(Spatial reasoning records)
=-=-=-=-=

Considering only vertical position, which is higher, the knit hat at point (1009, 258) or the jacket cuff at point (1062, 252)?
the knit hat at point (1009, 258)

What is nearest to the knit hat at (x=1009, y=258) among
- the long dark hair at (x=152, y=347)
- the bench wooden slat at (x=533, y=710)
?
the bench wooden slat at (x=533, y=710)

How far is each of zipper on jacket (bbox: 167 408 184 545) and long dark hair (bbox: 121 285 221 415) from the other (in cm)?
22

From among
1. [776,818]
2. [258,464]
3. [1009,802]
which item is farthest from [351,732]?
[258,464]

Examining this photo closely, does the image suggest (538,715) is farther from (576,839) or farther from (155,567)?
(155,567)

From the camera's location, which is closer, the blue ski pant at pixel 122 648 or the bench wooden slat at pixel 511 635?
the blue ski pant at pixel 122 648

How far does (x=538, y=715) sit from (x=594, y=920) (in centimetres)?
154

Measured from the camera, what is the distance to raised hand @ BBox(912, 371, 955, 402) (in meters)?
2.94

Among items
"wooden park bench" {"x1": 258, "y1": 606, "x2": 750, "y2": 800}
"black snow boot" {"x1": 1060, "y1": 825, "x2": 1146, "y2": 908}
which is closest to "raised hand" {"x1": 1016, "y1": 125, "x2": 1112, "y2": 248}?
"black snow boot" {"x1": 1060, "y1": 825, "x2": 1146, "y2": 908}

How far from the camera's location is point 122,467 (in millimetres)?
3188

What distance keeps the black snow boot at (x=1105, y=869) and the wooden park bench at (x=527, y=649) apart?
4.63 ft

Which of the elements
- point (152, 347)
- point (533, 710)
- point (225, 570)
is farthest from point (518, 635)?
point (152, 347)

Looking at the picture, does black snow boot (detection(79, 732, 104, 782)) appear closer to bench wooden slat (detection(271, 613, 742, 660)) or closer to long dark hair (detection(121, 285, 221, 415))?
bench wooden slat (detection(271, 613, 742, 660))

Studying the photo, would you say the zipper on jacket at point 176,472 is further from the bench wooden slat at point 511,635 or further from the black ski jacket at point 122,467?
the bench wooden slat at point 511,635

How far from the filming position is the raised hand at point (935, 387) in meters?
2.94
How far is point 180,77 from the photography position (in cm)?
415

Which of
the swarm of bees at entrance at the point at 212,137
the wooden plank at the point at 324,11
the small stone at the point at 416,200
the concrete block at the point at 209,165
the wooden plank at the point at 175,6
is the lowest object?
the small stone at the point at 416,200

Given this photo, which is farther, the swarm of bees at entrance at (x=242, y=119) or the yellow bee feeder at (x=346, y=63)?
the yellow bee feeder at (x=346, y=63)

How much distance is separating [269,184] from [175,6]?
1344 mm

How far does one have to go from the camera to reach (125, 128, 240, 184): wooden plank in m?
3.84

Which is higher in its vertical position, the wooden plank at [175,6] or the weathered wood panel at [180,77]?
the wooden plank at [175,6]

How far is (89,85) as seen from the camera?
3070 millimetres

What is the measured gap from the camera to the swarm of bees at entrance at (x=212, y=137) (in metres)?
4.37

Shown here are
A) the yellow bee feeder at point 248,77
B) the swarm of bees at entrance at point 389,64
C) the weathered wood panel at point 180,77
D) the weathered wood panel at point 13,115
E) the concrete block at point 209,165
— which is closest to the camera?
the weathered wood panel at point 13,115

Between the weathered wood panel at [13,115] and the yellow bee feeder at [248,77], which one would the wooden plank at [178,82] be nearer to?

=-=-=-=-=

**What you will do**.
In the records above, locate the line that contains "Given this photo, which". Repeat it and every line after it, exactly, and nothing else.

**Result below**.
Given this photo, which is farther, the swarm of bees at entrance at (x=242, y=119) or the yellow bee feeder at (x=346, y=63)?
the yellow bee feeder at (x=346, y=63)

How much distance is separating [269,184] from [175,6]?
1344 mm

How far does one have to go from the camera to reach (125, 128, 240, 184): wooden plank in m?
3.84

Which is higher in its vertical position, the wooden plank at [175,6] or the weathered wood panel at [180,77]?
the wooden plank at [175,6]

How far is (89,85) as seen from the camera?
3070 millimetres

What is the measured gap from the camera to the swarm of bees at entrance at (x=212, y=137) (in metres)?
4.37

Shown here are
A) the yellow bee feeder at point 248,77
B) the swarm of bees at entrance at point 389,64
C) the weathered wood panel at point 180,77
D) the weathered wood panel at point 13,115
E) the concrete block at point 209,165
— which is closest to the camera?
the weathered wood panel at point 13,115

Between the weathered wood panel at [13,115] and the yellow bee feeder at [248,77], which one would the wooden plank at [178,82] be nearer to?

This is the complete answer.